I mentioned in part 1 that living in the bush in Tanzania changed my post Peace Corps plans. When I returned to the U.S. in late 2008 I began researching environmental and mechanical engineering graduate degree programs. The following is a mildly edited selection from my personal statement used in my applications to mechanical engineering master’s programs.
In the village I lived near the power lines did not stray far from the main road. The rolling hills and trees in the valley muted most of the lights and sounds of electricity. At a certain point, walking down the dirt path to the foot bridge over the river and up into the hills towards my house outside of the village, the shadows that could be seen were only those cast by the light from the moon. The fingers of the power plant didn’t reach any further into the mountains in this direction. But looking around the walls of the bowl created by the surrounding mountains, a sharp glimmer would pop out of the darkness. Sparkles of electricity shone out from the hills. Batteries charged by solar panels were providing some families – some of my students – light to enjoy dinner with and light to study by. Light from the sun still burned brightly for them long after the sun’s last rays had slipped behind the mountains for the evening.
For two years, those hills in Tanzania provided me with a shelter, a family away from home, an education, an opportunity to share my education, and an inspiration. Watching the effects of “progress” tear down trees, wash away soil nutrients, and pollute our river and source of drinking water for much of the year cemented my desire to work with our natural resources, not against them.

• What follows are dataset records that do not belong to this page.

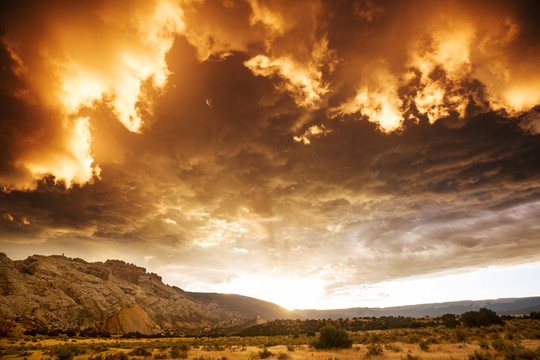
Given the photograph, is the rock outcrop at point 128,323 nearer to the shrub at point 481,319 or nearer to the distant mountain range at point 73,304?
the distant mountain range at point 73,304

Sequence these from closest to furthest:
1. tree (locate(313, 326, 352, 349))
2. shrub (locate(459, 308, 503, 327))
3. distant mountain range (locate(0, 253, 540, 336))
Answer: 1. tree (locate(313, 326, 352, 349))
2. shrub (locate(459, 308, 503, 327))
3. distant mountain range (locate(0, 253, 540, 336))

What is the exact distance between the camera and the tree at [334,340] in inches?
883

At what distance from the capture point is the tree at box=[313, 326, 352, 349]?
73.6ft

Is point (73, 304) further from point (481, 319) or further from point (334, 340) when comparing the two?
point (481, 319)

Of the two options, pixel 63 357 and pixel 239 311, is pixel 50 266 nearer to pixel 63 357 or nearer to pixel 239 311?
pixel 63 357

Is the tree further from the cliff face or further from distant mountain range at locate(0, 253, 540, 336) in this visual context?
the cliff face

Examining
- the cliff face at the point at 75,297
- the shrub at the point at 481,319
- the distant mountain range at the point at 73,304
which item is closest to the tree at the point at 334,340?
the shrub at the point at 481,319

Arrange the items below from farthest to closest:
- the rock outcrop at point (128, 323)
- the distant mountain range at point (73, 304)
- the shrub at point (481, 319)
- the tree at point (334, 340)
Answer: the rock outcrop at point (128, 323)
the distant mountain range at point (73, 304)
the shrub at point (481, 319)
the tree at point (334, 340)

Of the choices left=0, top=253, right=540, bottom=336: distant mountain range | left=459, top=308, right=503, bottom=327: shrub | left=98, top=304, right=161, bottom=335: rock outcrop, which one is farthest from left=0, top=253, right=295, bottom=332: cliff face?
left=459, top=308, right=503, bottom=327: shrub

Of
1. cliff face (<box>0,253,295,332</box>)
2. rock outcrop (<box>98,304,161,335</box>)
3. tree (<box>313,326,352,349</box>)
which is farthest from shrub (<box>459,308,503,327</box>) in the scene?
cliff face (<box>0,253,295,332</box>)

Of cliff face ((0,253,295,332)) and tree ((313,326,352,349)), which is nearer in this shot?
tree ((313,326,352,349))

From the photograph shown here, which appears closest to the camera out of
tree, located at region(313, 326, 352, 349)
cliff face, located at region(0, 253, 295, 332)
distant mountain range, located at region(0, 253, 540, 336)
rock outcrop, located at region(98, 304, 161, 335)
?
tree, located at region(313, 326, 352, 349)

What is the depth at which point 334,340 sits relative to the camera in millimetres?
22734

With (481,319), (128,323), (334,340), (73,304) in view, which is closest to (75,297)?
(73,304)
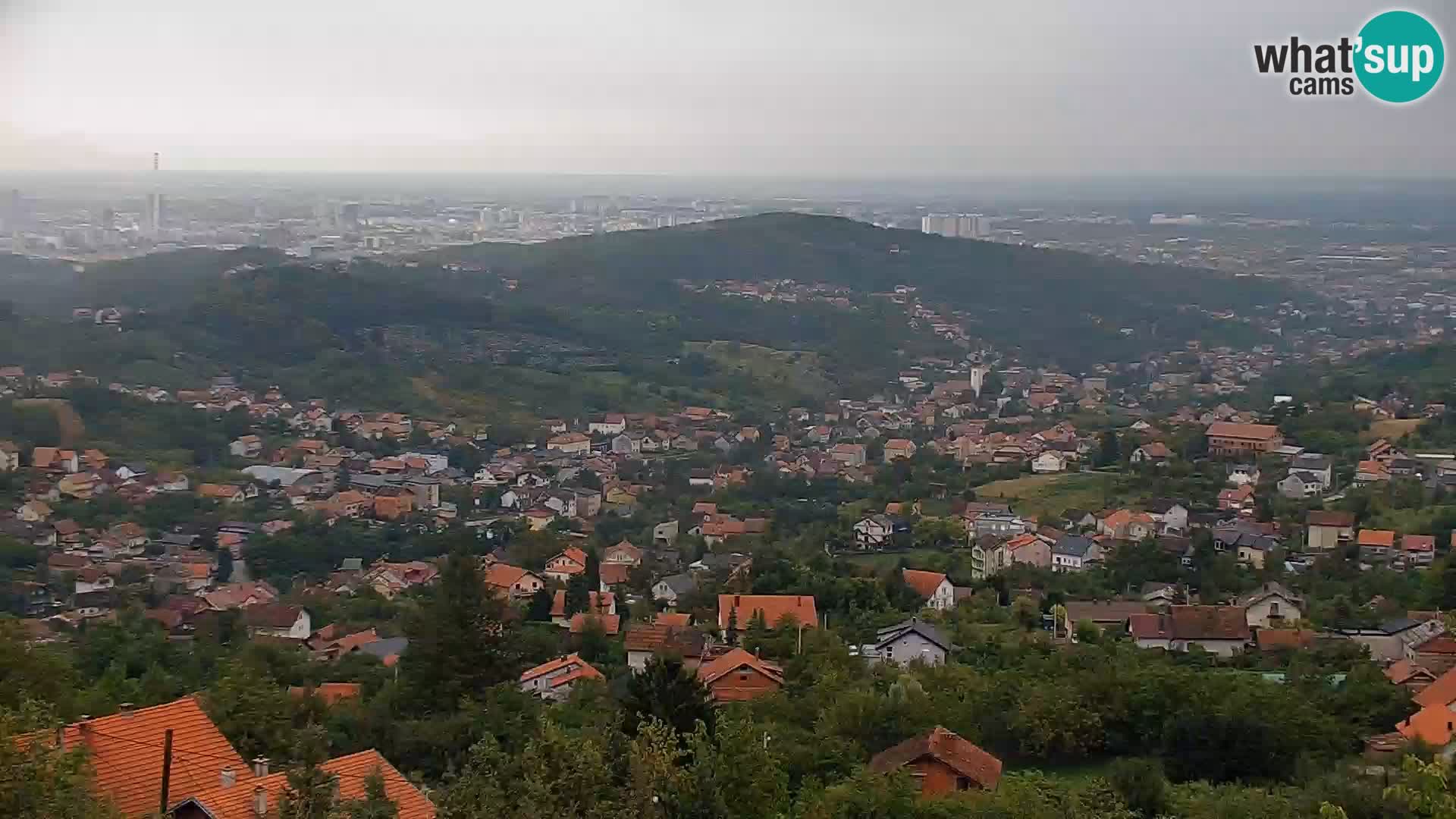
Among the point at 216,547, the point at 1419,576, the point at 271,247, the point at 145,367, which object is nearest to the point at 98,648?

In the middle of my second year in the Peace Corps, my school took our students on a field trip to a local hydro-electric plant that harnessed a natural waterfall. As the engineers explained to my students how the plant changed the energy from the moving water into the electricity that ran into the outlets at the small shops where they charged our cell phones and watched the football matches huddled around small grainy televisions, I stood absorbing the information. And I knew. I knew I was not ever going to be fully satisfied until I had taken everything apart and put it back together again, and ensured that it ran better than before. I knew that this was a way I could put together my love of science and my passion for living a sustainable life. I knew that I was going to finish my service in Tanzania and come home to study renewable energy and mechanical engineering.
Now I find myself, 5 years out of the Peace Corps, graduate degree in hand, looking ahead to the next steps, trying to figure out exactly what this means.
Life continues to be a grand adventure, and my hope is that I can live it in such a way that builds rather than destructs.